• Requirement: The entries below should be transcribed exactly, every one of them.

• Dataset records:
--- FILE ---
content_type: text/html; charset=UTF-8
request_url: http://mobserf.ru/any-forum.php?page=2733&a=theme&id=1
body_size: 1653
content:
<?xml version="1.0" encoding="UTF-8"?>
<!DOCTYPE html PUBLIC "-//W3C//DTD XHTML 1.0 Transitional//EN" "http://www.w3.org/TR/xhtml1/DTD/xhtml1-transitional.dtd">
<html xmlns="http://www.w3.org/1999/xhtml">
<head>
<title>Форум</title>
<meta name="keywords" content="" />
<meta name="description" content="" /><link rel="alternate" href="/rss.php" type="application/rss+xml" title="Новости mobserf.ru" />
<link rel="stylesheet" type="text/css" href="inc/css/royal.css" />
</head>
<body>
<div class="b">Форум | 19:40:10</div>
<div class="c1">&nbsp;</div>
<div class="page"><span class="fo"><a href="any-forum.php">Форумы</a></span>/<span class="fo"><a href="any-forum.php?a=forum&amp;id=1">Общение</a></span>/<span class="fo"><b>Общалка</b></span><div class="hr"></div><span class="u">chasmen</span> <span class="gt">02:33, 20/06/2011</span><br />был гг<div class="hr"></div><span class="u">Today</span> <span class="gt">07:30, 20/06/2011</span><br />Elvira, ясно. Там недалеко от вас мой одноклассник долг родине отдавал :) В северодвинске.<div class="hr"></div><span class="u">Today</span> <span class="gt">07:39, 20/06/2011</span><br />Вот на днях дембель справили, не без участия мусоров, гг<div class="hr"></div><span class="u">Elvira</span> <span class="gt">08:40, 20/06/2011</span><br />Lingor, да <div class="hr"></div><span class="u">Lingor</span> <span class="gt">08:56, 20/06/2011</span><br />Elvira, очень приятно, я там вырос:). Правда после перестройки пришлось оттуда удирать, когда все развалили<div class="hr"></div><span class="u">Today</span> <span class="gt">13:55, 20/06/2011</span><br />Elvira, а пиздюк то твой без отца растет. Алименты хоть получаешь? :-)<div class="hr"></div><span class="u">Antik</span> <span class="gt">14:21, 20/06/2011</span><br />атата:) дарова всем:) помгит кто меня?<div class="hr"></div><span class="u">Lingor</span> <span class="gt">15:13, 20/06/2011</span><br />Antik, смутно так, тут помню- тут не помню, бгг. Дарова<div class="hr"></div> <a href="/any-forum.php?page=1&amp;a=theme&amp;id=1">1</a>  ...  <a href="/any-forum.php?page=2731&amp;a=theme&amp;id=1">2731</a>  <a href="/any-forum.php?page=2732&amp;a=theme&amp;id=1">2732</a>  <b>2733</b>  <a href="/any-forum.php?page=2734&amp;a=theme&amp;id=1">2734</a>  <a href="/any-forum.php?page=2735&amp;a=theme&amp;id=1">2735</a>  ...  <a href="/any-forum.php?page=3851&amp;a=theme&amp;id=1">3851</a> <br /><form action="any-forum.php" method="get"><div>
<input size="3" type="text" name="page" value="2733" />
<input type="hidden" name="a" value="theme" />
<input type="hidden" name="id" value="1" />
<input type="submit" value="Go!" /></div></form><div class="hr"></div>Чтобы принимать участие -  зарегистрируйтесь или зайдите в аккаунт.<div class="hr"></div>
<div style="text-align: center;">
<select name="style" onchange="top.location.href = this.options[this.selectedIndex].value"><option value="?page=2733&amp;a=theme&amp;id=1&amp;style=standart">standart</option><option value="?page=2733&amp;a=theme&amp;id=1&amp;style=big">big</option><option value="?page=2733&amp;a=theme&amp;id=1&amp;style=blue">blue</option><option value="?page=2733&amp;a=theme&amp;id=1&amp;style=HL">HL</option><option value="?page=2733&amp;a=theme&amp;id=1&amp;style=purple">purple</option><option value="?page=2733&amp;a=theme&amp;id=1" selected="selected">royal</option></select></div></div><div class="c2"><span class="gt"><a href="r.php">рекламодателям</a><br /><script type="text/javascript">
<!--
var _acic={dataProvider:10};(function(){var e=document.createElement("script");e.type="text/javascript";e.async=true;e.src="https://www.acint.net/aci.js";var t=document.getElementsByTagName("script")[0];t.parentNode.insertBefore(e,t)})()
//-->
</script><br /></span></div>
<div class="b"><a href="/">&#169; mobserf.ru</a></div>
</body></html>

• Final answer:
--- FILE ---
content_type: text/html; charset=UTF-8
request_url: http://mobserf.ru/any-forum.php?page=2733&a=theme&id=1
body_size: 1653
content:
<?xml version="1.0" encoding="UTF-8"?>
<!DOCTYPE html PUBLIC "-//W3C//DTD XHTML 1.0 Transitional//EN" "http://www.w3.org/TR/xhtml1/DTD/xhtml1-transitional.dtd">
<html xmlns="http://www.w3.org/1999/xhtml">
<head>
<title>Форум</title>
<meta name="keywords" content="" />
<meta name="description" content="" /><link rel="alternate" href="/rss.php" type="application/rss+xml" title="Новости mobserf.ru" />
<link rel="stylesheet" type="text/css" href="inc/css/royal.css" />
</head>
<body>
<div class="b">Форум | 19:40:10</div>
<div class="c1">&nbsp;</div>
<div class="page"><span class="fo"><a href="any-forum.php">Форумы</a></span>/<span class="fo"><a href="any-forum.php?a=forum&amp;id=1">Общение</a></span>/<span class="fo"><b>Общалка</b></span><div class="hr"></div><span class="u">chasmen</span> <span class="gt">02:33, 20/06/2011</span><br />был гг<div class="hr"></div><span class="u">Today</span> <span class="gt">07:30, 20/06/2011</span><br />Elvira, ясно. Там недалеко от вас мой одноклассник долг родине отдавал :) В северодвинске.<div class="hr"></div><span class="u">Today</span> <span class="gt">07:39, 20/06/2011</span><br />Вот на днях дембель справили, не без участия мусоров, гг<div class="hr"></div><span class="u">Elvira</span> <span class="gt">08:40, 20/06/2011</span><br />Lingor, да <div class="hr"></div><span class="u">Lingor</span> <span class="gt">08:56, 20/06/2011</span><br />Elvira, очень приятно, я там вырос:). Правда после перестройки пришлось оттуда удирать, когда все развалили<div class="hr"></div><span class="u">Today</span> <span class="gt">13:55, 20/06/2011</span><br />Elvira, а пиздюк то твой без отца растет. Алименты хоть получаешь? :-)<div class="hr"></div><span class="u">Antik</span> <span class="gt">14:21, 20/06/2011</span><br />атата:) дарова всем:) помгит кто меня?<div class="hr"></div><span class="u">Lingor</span> <span class="gt">15:13, 20/06/2011</span><br />Antik, смутно так, тут помню- тут не помню, бгг. Дарова<div class="hr"></div> <a href="/any-forum.php?page=1&amp;a=theme&amp;id=1">1</a>  ...  <a href="/any-forum.php?page=2731&amp;a=theme&amp;id=1">2731</a>  <a href="/any-forum.php?page=2732&amp;a=theme&amp;id=1">2732</a>  <b>2733</b>  <a href="/any-forum.php?page=2734&amp;a=theme&amp;id=1">2734</a>  <a href="/any-forum.php?page=2735&amp;a=theme&amp;id=1">2735</a>  ...  <a href="/any-forum.php?page=3851&amp;a=theme&amp;id=1">3851</a> <br /><form action="any-forum.php" method="get"><div>
<input size="3" type="text" name="page" value="2733" />
<input type="hidden" name="a" value="theme" />
<input type="hidden" name="id" value="1" />
<input type="submit" value="Go!" /></div></form><div class="hr"></div>Чтобы принимать участие -  зарегистрируйтесь или зайдите в аккаунт.<div class="hr"></div>
<div style="text-align: center;">
<select name="style" onchange="top.location.href = this.options[this.selectedIndex].value"><option value="?page=2733&amp;a=theme&amp;id=1&amp;style=standart">standart</option><option value="?page=2733&amp;a=theme&amp;id=1&amp;style=big">big</option><option value="?page=2733&amp;a=theme&amp;id=1&amp;style=blue">blue</option><option value="?page=2733&amp;a=theme&amp;id=1&amp;style=HL">HL</option><option value="?page=2733&amp;a=theme&amp;id=1&amp;style=purple">purple</option><option value="?page=2733&amp;a=theme&amp;id=1" selected="selected">royal</option></select></div></div><div class="c2"><span class="gt"><a href="r.php">рекламодателям</a><br /><script type="text/javascript">
<!--
var _acic={dataProvider:10};(function(){var e=document.createElement("script");e.type="text/javascript";e.async=true;e.src="https://www.acint.net/aci.js";var t=document.getElementsByTagName("script")[0];t.parentNode.insertBefore(e,t)})()
//-->
</script><br /></span></div>
<div class="b"><a href="/">&#169; mobserf.ru</a></div>
</body></html>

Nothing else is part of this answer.